> EXCERPTED PASSAGE
^^^^^^^^
Journey through space to the Planet Fabulous, where the Ruler of the Universe will see you shortly.

Tuesday, April 04, 2006

GLITTER FOR BRAINS AT THE MOVIES: FAILURE TO LAUNCH!

We go so you don't have to!

A film starring our gay pin-up heroes Justin Bartha and Bradley Cooper? In topless scenes? Well, we don't care if we have to sit through the average antics of Matthew McConaughey and face-like-a-foot Sarah Jessica Parker to get it, book us in!

We actually quite enjoyed this, by the way. But for those single lady readers who can't wait to get this on DVD and eat chocolate cake while bemoaning all men, here - without further ado - is...


FAILURE TO LAUNCH: THE ABRIDGED SCRIPT!


CUT TO: PARAMOUNT OFFICES.

MATTHEW MCCONAUGHEY:
So, like, dude. I really wanna do a romantic comedy or something. Raise my profile and shit. Get away from those rumours about how much dope I do. And bongos.

TOM DEY:
Well, I'm directing a film with the perfect role for you! A thirty something guy - well, we'll do something about your skin with good lighting - who won't leave home. Brilliant! So how will you play the part, do you think?
^^^^^^^^
[Saved entries]
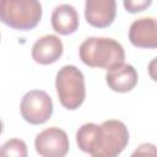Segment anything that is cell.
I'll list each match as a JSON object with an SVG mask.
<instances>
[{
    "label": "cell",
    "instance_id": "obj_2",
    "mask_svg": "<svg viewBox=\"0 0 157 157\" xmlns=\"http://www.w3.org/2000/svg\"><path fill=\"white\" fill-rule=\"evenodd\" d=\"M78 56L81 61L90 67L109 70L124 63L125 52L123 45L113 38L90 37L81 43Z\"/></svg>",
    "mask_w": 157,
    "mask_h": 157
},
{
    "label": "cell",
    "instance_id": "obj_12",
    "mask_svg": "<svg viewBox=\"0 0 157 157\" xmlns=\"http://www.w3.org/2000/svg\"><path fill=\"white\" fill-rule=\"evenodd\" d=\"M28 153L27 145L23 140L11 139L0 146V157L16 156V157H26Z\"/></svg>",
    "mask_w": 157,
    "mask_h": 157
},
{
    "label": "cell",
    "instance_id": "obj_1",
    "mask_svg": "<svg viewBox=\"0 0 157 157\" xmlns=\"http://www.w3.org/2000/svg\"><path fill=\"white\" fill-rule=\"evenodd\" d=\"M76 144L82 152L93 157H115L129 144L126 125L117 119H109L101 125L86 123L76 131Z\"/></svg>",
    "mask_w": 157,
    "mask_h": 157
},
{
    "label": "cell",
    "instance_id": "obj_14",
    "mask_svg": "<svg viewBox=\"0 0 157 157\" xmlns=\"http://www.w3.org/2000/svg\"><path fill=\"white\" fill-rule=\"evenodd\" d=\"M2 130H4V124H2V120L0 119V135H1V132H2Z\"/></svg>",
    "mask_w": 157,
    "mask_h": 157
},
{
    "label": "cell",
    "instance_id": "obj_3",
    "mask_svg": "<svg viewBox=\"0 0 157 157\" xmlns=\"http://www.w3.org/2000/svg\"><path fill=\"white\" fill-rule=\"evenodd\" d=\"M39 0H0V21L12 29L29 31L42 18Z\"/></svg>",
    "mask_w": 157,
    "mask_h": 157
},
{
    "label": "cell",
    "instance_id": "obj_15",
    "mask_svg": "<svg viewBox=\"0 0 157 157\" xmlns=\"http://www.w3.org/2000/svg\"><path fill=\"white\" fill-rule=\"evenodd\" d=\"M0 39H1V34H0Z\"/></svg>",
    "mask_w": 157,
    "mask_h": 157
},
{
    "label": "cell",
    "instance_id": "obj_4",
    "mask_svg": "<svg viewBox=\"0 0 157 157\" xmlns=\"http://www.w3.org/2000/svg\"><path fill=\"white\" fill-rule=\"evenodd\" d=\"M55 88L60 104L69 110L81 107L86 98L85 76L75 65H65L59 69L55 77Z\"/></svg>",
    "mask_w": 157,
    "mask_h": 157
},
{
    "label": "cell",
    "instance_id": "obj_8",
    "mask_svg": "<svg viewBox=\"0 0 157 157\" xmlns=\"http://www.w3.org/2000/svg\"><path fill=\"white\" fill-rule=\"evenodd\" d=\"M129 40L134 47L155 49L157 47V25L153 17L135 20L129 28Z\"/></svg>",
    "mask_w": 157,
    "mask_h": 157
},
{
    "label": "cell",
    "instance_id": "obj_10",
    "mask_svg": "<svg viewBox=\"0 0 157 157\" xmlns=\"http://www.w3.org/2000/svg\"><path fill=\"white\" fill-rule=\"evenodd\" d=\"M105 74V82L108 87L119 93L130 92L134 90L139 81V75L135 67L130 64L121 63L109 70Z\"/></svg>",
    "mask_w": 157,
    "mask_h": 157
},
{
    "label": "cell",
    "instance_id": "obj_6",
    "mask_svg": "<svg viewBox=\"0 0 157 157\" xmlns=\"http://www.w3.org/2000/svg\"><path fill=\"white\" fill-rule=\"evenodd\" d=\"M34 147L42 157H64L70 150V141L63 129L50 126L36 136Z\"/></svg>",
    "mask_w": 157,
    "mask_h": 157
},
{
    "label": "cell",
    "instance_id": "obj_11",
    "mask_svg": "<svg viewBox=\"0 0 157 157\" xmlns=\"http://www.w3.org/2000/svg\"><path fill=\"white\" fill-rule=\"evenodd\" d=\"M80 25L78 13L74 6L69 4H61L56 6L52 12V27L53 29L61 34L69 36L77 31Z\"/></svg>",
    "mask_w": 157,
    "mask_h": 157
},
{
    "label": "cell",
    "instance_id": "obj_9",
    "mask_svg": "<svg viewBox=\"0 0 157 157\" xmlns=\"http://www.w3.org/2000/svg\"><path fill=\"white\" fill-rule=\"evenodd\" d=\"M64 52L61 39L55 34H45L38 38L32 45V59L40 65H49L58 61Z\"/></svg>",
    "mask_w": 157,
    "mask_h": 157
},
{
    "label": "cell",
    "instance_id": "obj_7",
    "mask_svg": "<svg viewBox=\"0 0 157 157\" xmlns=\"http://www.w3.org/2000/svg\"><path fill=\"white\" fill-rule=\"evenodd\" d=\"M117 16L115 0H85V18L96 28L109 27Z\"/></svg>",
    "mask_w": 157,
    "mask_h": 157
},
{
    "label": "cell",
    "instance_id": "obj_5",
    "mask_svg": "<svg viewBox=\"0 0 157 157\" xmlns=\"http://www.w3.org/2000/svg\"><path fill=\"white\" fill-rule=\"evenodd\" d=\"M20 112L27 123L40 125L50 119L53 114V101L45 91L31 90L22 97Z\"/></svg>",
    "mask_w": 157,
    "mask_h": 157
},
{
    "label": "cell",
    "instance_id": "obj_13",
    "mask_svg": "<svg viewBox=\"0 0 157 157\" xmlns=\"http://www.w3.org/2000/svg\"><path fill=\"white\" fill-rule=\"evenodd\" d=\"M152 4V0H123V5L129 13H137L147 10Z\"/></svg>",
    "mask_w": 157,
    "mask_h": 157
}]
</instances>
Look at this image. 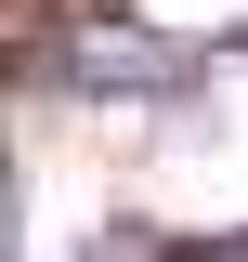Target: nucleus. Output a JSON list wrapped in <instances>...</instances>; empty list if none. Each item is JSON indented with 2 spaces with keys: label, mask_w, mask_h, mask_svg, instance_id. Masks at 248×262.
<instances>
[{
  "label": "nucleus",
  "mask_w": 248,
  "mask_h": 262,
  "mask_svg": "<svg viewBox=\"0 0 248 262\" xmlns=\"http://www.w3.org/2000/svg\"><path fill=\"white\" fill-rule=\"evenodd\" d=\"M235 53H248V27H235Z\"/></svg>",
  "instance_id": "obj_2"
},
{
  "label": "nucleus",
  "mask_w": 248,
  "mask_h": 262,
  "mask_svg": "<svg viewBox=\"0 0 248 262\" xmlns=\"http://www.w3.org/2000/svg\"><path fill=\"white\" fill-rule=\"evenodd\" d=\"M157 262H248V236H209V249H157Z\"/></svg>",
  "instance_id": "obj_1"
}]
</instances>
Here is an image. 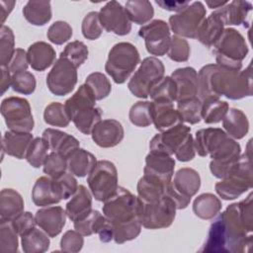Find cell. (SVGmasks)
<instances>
^^^^^^^^
> TO BE DONE
1. Decide whether each statement below agrees with the Failure to Launch post, answering yes or no and quoting the words from the post that settle it. (a) The writers did not enjoy the film. (b) In the abridged script, Matthew McConaughey says he wants to do a romantic comedy. (c) In the abridged script, Tom Dey is directing a film.
2. Pick up the Failure to Launch post's abridged script after its last line and write the next part of it.

> ANSWERS GIVEN
1.
(a) No: "We actually quite enjoyed this, by the way."
(b) Yes: "I really wanna do a romantic comedy or something."
(c) Yes: "Well, I'm directing a film with the perfect role for you!"

2.
MATTHEW MCCONAUGHEY:
Oh, like I've just smoked fifteen doobies, each the size of a baguette. Hey, wanna toke, man?

TOM DEY:
No thank you. Action!

MATTHEW MCCONAUGHEY falls backwards off his chair, mumbling about Mars Bars.


RUN KOOKY, PASTEL ROM-COM TITLES!


TERRY BRADSHAW:
My son's 35 and he still hasn't left home.

Enter MATTHEW MCCONAUGHEY, topless.

THE AUDIENCE:
(mutters) 35? Yeah right. Round the neck he's 35.

Kathy Bates:
I know. We'll hire someone to emotionally manipulate him to leave our house! Then we can suggest that we'll be having lots of Old People Sex! Oh, warm up the KY, Terry!

Cut to: A LEATHER SOFA STORE. Enter SARAH JESSICA PARKER.

SARAH JESSICA PARKER:
Hey. Matthew McConaughey. I don't normally sleep with a man on the first date, but for you I'll make an exception.

THE AUDIENCE:
Are we meant to love her because she's easy? Or delight in the idea that sex with her would be like trying to put up a three-sticked tee-pee in a high wind?

MATTHEW MCCONAUGHEY:
Hell, I'd sleep with me on the first date. For I am a man. And that is what men want!

SARAH JESSICA PARKER:
How romantic! Lets go to dinner.

THE AUDIENCE:
My god. It's the oldest teenagers in town.

SARAH JESSICA PARKER:
Hey! You lot! We're young, hip swingers!

THE AUDIENCE:
The only thing swinging about you is your neck, love. Your skin looks like an old saddlebag.

SARAH JESSICA PARKER and MATTHEW MCCONAUGHEY engage in more FLIRTY BANTER. Then they sit back in their LEATHER RECLINERS, almost post-coital.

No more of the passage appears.